6. The image segmentation method of claim 1, wherein the performing the body segmentation on each of the body region images through the trained body segmentation model to obtain the body segmentation result of each of the body region images comprises:

normalizing the zoomed human body region image;

7. The image segmentation method according to claim 1, wherein the fusing the human body segmentation results of the respective human body region images to obtain the human body segmentation result of the image to be segmented comprises:

traversing all human body segmentation results of the human body region image, and determining pixel point coordinates of at least one first target pixel point mapped in the image to be segmented, wherein the first target pixel point is as follows: pixel points with pixel values of a second preset pixel value in the human body segmentation results of all the human body region images;

in the new image, updating the pixel value of at least one second target pixel point to the second preset pixel value, wherein the pixel point coordinates of each second target pixel point in the new image are respectively the same as the pixel point coordinates of each first target pixel point mapped in the image to be segmented.
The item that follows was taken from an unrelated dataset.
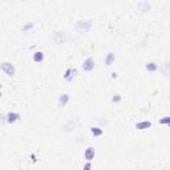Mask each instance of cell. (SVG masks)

8. An image segmentation apparatus, characterized in that the image segmentation apparatus comprises:

the image matting module is used for matting the image to be segmented based on the human body detection frames to obtain human body region images corresponding to the human body detection frames;

the segmentation module is used for respectively carrying out human body segmentation on each human body region image through the trained human body segmentation model to obtain a human body segmentation result of each human body region image;

9. An electronic device comprising a memory, a processor, and a computer program stored in the memory and executable on the processor, wherein the processor implements the method of any of claims 1 to 7 when executing the computer program.

10. A computer-readable storage medium, in which a computer program is stored which, when being executed by a processor, carries out the method according to any one of claims 1 to 7.